I have been designing an interesting, novel (as far as I know) data structure. Its goal is to estimate a very large number Bayesian models in the smallest possible space and time. Sublinear complexity in space and time as well as online updates area key requirement.
The key idea is to combine particle filters and sketches in a single powerful tool. That’s why I call them Particle Sketches.
I devised them as a tool to track the posting behavior of a very large set of Twitter users, in order to decide who to follow using Twitter streaming API and who to follow using the Rest API based on their expected tweeting frequency and distribution across the day and week. The data structure is however totally generic and suitable to all kind of large-scale data estimation problem: I can surely see applications in high-frequency trading and website traffic forecast.
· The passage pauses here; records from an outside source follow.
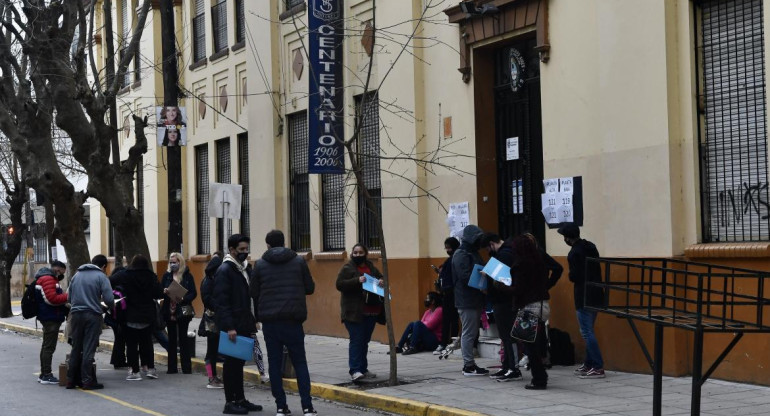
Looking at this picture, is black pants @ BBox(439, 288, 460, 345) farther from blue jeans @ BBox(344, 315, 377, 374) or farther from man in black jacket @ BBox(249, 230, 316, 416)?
man in black jacket @ BBox(249, 230, 316, 416)

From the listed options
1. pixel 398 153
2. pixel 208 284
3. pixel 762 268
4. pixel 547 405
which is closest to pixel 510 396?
pixel 547 405

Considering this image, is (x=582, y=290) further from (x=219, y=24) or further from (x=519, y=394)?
(x=219, y=24)

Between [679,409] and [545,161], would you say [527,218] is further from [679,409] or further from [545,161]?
[679,409]

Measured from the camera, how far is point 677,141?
12.7 meters

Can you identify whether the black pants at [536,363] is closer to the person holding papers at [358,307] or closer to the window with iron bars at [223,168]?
the person holding papers at [358,307]

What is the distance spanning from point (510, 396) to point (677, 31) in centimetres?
469

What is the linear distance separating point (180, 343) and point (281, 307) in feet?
18.1

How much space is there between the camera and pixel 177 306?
51.6 feet

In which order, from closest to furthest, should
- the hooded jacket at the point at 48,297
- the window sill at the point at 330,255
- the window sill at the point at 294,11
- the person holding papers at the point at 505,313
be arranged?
the person holding papers at the point at 505,313
the hooded jacket at the point at 48,297
the window sill at the point at 330,255
the window sill at the point at 294,11

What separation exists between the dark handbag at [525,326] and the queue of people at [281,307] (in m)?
Result: 0.08

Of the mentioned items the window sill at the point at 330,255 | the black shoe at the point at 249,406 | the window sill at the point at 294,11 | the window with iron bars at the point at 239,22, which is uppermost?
the window with iron bars at the point at 239,22

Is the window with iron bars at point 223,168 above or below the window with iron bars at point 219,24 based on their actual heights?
below

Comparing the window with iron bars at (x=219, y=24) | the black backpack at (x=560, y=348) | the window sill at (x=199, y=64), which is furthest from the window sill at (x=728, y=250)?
the window sill at (x=199, y=64)

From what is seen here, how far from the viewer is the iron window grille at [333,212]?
785 inches
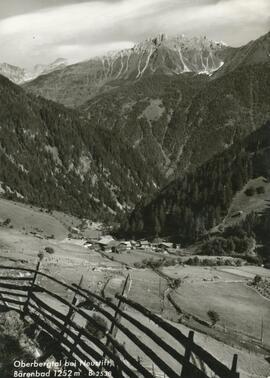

Let’s look at the building blocks first.
Particle Filters —otherwise known as Sequential Monte Carlo method— are model estimation techniques based on simulations. They are used to estimate Bayesian models in which the latent variables are connected in a Markov chain, typically when the state space of the latent variables is continuous and not sufficiently restricted to make exact interference tractable.
In practice, they work by maintaining a set of differently-weighted samples —called particles— that represent the expected distribution of the latent variable. You can then “filter”, which in this context mean determine the distribution at a specific time, by estimating how the particle swarm should have evolved under the observed variable (e.g. time).
On update, a new set of weighted particles is generated influenced by new observations. You can check Wikipedia’s page on particle filters for details or the multitude of pages about them available on the Internet.
The key fact here is that particle filters are composed by a set of discrete, importance-weighted particles and their distribution is effectively the sum of these particles.
We can thus split up a particle filter into multiple smaller filters by splitting up the particles into them. If we pick the particles at random, we should end up with essentially the same distribution among all of them.
If we add noise to a few of these sub-filters, the cumulative distribution of the sum of all of them will still be fairly close to the original estimated distribution. It will be even more true if we can account for the noise and remove its effect.
Count-Min (CM) Sketches are probabilistic, memory efficient data structures that allow one to estimate frequency-related properties of a data set (estimate frequencies of particular items, find top-K frequent elements, performance range frequency queries —i.e. find the sum of the frequencies of elements within a given range— such as estimate percentiles).
They are conceptually quite simple, they maintain a two-dimensional array [w, d] of integer counters. A set of d random hash functions with co-domain between 0 and w is used to choose which counters to update whenever we a new sample arrives.
Given an item, we can estimate its frequency by looking at all buckets in the two-dimensional array and choosing the one with the lowest value.
CM sketches are extremely memory efficient: for example, 48 KB are sufficient to calculate the top-100 most frequent elements in a 40 MB dataset with 4% error.
CM sketches tend to perform better with highly-skewed distributions, such as those generated by power laws or Zipf-like distributions.
In case of low or moderately skewed data, a more careful estimation can be done by accounting for the noise due to hash collisions: for example, by estimating and removing the noise for each hash function (calculated as the average value of all remaining counters) and choosing the median instead of the minimum as the estimated frequency. This variation is called Count-Mean-Min Sketch.
There are many other interesting properties of CM Sketches, such as various algebraic operations that they support or a way to measure how different two sketches are — calculating the cosine distance between them.
Particle Sketches replace the counters with particle filters. On each new observation, a set of filters is selected using hash functions and, for each of them, only a random subset of the particles is updated.
To obtain a distribution for a given item, we put together all the particle filters that are associated with that item. For better performance, we can estimate and remove the expected noise due to collisions in a way analogous to Count-Mean-Min sketches.
The nice thing is that many cool properties of CM Sketches are preserved. For example, by putting all particle filters together we have an estimation of the cumulative distribution of the whole population. Using techniques similar to those used to estimate the top-K elements in a set, we can calculate the cumulative particle filters of a sub-population and so on.
It’s still a work in progress, I am still exploring the characteristics of these models and the best way to merge together multiple particle filters discarding the peculiar noise generated by (pardon the repetition) structure of this data structure.
Possible improvements: stacking together particle sketches at different resolutions, it should be possible to decompose these models in a way analogous to wavelet decomposition. It should make it possible to use even a more compact representation, thus dually to have —if we use the same bits of information— a more faithful model with less noise.